** Begin Data section **

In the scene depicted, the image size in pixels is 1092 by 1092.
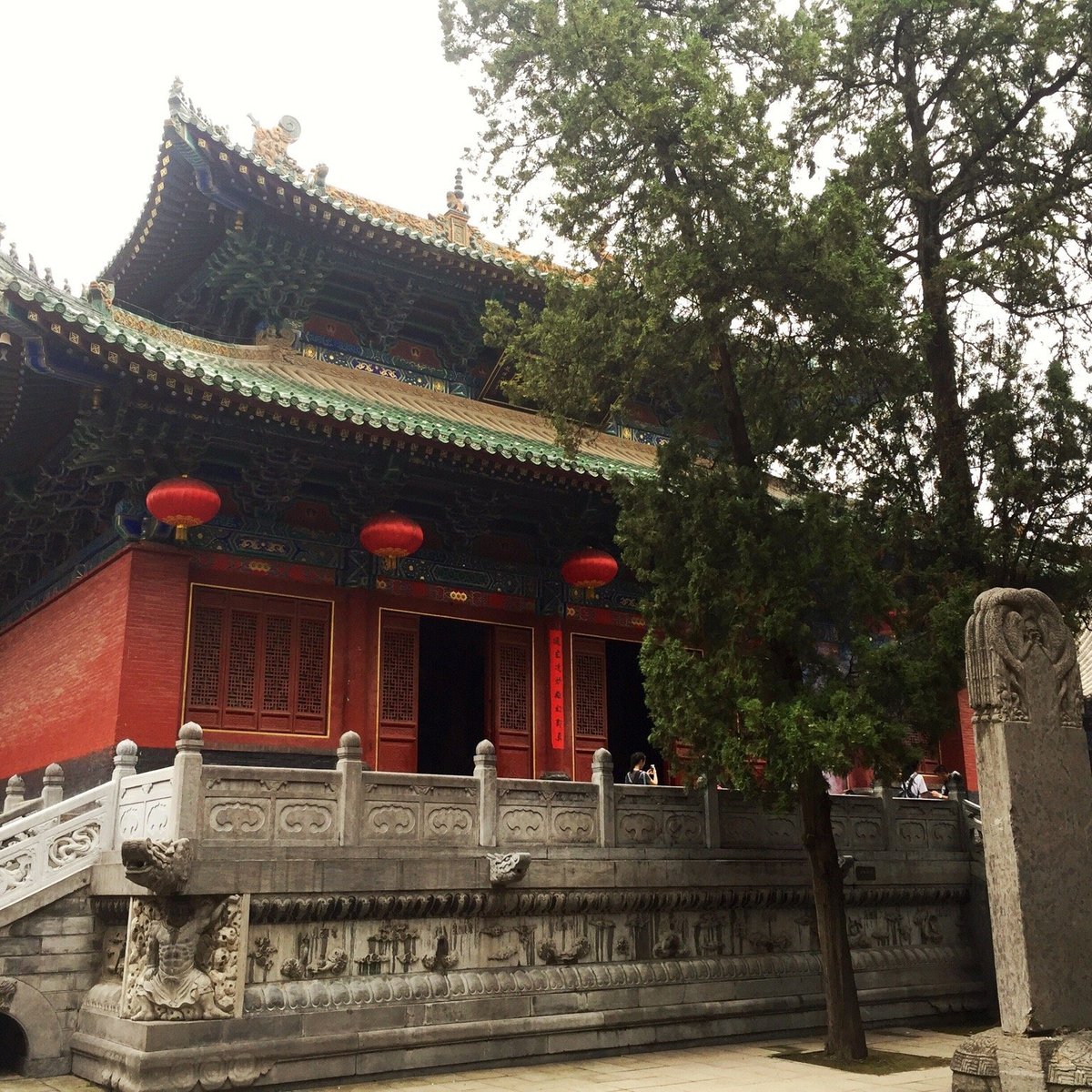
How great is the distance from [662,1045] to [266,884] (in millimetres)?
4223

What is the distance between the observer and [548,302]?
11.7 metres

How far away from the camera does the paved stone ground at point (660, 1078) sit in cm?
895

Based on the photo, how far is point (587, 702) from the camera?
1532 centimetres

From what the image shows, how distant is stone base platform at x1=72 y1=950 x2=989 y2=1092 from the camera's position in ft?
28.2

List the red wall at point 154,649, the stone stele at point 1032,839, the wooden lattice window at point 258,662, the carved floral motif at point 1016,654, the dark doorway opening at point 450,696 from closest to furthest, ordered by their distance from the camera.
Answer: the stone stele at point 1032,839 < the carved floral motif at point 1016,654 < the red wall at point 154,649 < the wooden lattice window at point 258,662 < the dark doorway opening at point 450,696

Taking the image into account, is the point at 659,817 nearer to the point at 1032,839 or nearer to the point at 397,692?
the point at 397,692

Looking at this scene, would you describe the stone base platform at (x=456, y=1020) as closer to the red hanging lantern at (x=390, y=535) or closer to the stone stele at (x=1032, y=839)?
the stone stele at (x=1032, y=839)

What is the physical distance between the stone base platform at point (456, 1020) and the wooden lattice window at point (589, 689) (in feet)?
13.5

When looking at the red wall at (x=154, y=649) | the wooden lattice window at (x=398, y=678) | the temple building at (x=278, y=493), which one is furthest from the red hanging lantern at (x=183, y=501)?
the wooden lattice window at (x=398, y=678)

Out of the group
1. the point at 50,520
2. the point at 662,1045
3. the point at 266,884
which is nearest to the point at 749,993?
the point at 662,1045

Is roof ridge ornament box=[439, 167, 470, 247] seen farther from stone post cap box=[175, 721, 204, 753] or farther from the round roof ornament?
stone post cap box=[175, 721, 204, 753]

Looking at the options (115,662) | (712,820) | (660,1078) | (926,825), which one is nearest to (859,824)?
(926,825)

** End Data section **

> _What is asked_
Please give the records as a two-column CSV with the columns text and answer, one row per record. Put each field in quotes with its line breaks turned into spaces, and start at the line that has "Looking at the options" and stop after the last of the records.

> _Task result_
text,answer
"Looking at the options (115,662) | (712,820) | (660,1078) | (926,825), which one is nearest to (859,824)?","(926,825)"